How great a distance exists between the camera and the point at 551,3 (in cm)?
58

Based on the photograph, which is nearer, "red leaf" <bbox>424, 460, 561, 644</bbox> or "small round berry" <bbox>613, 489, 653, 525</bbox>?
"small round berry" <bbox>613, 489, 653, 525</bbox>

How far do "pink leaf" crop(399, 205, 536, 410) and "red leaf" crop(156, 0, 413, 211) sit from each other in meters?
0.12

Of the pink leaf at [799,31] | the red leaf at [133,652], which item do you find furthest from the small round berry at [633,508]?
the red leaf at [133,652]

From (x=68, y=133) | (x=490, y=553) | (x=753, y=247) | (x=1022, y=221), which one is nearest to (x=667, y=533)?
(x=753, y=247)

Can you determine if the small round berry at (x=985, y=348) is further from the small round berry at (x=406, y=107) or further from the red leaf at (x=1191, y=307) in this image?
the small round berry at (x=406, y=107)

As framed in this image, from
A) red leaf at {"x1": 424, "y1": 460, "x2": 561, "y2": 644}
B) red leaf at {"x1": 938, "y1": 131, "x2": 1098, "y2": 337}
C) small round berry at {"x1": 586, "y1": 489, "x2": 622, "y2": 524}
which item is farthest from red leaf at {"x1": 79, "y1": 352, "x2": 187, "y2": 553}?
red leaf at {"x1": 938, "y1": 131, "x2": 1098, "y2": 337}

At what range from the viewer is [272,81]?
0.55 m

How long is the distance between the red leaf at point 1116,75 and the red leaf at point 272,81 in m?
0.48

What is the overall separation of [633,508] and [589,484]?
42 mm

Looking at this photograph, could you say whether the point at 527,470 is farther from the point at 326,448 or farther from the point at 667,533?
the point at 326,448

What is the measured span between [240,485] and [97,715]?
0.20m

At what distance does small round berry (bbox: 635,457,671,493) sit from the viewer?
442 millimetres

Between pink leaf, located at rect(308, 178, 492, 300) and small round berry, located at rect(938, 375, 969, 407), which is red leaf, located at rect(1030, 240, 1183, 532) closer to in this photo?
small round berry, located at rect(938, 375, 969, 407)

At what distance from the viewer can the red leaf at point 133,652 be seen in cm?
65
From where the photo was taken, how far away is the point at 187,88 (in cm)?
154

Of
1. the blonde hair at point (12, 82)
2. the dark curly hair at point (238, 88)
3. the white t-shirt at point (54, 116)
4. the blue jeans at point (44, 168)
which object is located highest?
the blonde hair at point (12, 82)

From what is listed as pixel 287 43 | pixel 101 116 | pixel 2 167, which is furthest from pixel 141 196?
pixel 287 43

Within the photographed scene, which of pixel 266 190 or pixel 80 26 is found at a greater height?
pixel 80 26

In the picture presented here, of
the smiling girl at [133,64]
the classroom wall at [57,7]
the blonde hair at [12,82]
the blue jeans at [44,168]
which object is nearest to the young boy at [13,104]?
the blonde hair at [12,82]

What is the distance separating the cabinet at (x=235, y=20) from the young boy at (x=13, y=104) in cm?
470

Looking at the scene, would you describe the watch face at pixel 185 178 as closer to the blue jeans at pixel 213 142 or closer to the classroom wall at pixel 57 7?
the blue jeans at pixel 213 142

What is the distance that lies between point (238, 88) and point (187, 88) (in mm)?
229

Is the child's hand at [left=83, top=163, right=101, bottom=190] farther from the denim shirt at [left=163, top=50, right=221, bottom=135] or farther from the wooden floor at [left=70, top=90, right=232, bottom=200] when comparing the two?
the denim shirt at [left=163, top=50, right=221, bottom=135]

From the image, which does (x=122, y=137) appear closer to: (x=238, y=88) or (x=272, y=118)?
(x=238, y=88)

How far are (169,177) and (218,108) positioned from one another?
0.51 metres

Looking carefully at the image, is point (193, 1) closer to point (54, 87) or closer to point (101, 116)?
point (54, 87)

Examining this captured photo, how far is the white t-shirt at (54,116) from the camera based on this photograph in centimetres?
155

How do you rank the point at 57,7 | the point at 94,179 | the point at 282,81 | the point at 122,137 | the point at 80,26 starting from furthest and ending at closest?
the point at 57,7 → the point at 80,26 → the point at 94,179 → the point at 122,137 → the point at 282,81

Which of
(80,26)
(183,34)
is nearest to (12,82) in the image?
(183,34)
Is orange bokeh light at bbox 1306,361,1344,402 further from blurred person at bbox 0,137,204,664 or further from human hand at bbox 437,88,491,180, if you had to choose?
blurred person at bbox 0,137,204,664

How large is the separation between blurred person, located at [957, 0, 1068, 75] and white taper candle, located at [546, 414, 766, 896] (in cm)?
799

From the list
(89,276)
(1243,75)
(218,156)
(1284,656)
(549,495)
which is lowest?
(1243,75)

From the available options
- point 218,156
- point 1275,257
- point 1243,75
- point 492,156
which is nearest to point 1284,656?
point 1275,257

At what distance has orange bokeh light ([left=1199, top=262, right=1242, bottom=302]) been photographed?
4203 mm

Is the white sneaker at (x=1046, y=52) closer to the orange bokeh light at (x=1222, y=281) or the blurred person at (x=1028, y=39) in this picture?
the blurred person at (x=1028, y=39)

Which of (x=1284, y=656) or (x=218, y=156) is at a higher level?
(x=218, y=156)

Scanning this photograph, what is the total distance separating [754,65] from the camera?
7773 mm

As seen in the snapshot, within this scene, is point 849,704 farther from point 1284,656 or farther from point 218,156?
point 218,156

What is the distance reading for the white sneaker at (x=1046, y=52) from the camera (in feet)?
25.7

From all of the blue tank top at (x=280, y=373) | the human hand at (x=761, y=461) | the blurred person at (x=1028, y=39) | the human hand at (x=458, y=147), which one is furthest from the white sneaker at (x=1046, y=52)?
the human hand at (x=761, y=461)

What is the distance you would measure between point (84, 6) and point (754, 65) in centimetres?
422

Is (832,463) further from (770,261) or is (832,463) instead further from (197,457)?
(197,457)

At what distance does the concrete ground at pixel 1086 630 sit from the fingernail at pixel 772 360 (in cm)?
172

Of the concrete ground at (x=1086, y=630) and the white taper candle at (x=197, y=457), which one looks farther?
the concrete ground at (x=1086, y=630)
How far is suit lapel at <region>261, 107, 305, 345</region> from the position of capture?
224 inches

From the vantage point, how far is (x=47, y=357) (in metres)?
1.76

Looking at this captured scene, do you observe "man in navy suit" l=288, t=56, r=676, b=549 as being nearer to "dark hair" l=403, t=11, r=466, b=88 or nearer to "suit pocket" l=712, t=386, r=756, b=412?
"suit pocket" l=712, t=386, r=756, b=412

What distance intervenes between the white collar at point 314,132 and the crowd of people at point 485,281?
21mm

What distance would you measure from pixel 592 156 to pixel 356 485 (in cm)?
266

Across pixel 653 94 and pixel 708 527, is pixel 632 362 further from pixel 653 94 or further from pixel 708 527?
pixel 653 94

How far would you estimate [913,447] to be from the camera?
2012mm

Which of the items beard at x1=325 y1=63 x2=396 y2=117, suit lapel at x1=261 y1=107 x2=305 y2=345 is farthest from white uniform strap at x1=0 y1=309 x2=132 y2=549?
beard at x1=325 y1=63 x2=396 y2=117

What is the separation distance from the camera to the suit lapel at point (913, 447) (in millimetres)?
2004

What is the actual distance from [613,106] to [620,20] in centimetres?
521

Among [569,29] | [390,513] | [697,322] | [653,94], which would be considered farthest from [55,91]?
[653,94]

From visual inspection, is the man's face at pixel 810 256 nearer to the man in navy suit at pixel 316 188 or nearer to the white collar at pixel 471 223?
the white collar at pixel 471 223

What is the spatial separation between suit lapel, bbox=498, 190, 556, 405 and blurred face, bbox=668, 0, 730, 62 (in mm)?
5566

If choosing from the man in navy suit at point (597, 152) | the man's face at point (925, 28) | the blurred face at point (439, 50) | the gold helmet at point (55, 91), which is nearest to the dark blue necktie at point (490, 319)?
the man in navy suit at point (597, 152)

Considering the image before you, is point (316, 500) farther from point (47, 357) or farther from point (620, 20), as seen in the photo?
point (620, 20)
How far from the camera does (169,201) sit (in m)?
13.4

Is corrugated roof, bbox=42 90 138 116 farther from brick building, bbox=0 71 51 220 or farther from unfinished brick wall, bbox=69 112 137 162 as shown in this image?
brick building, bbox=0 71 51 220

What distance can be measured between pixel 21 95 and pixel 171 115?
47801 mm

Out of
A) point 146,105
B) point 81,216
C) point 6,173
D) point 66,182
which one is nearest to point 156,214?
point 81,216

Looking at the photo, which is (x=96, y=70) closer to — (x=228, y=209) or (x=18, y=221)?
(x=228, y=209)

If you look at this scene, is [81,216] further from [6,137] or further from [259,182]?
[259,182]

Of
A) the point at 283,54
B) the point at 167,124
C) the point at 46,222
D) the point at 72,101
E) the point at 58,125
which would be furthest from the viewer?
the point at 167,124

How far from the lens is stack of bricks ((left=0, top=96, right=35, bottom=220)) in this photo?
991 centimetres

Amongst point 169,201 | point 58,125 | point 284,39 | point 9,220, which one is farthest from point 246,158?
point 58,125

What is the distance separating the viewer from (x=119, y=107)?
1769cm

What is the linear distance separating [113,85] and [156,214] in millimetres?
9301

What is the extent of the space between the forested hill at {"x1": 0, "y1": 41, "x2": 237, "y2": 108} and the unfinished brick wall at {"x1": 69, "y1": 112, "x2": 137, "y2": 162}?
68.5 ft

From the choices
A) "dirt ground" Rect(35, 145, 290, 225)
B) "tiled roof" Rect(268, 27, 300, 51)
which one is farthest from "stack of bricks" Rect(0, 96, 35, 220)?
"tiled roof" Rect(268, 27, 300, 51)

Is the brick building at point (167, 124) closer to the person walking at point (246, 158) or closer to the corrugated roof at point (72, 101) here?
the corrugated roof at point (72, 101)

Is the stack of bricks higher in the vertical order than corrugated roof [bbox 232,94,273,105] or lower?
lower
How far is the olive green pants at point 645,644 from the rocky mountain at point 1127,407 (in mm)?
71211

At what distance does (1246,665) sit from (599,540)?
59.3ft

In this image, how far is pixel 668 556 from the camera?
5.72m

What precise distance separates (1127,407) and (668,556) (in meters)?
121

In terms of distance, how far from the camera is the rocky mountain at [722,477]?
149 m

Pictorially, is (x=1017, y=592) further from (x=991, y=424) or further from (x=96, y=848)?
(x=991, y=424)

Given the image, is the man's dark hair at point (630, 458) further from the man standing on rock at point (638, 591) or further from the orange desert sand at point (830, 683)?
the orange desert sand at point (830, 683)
============================================================
YOUR INSTRUCTIONS
Your task is to write out the lines from the one with "How far from the lens" through the end of the records, exactly and with nothing added.

TASK SOLUTION
How far from the lens is stack of bricks ((left=0, top=96, right=35, bottom=220)) in this photo?
991 centimetres

Amongst point 169,201 | point 58,125 | point 284,39 | point 9,220, which one is farthest from point 246,158?
point 58,125

What is the distance separating the viewer from (x=119, y=107)?
1769cm

What is the linear distance separating [113,85] and [156,214] in millimetres?
9301

What is the extent of the space between the forested hill at {"x1": 0, "y1": 41, "x2": 237, "y2": 108} and the unfinished brick wall at {"x1": 69, "y1": 112, "x2": 137, "y2": 162}?
68.5 ft

From the choices
A) "dirt ground" Rect(35, 145, 290, 225)
B) "tiled roof" Rect(268, 27, 300, 51)
which one is farthest from "stack of bricks" Rect(0, 96, 35, 220)?
"tiled roof" Rect(268, 27, 300, 51)

Is the brick building at point (167, 124) closer to the person walking at point (246, 158) or closer to the corrugated roof at point (72, 101) here?
the corrugated roof at point (72, 101)

Is the stack of bricks higher in the vertical order than corrugated roof [bbox 232,94,273,105] or lower?
lower
How far is the olive green pants at point 645,644 from the rocky mountain at point 1127,407 (in mm)?
71211

At what distance does (1246,665) sit from (599,540)?
59.3ft

In this image, how far is pixel 668 556 from the camera?
5.72m

What precise distance separates (1127,407) and (668,556) (in meters)?
121

In terms of distance, how far from the camera is the rocky mountain at [722,477]?
149 m

Pictorially, is (x=1017, y=592) further from (x=991, y=424) or further from (x=96, y=848)?
(x=991, y=424)

Given the image, is the man's dark hair at point (630, 458) further from the man standing on rock at point (638, 591) or further from the orange desert sand at point (830, 683)?
the orange desert sand at point (830, 683)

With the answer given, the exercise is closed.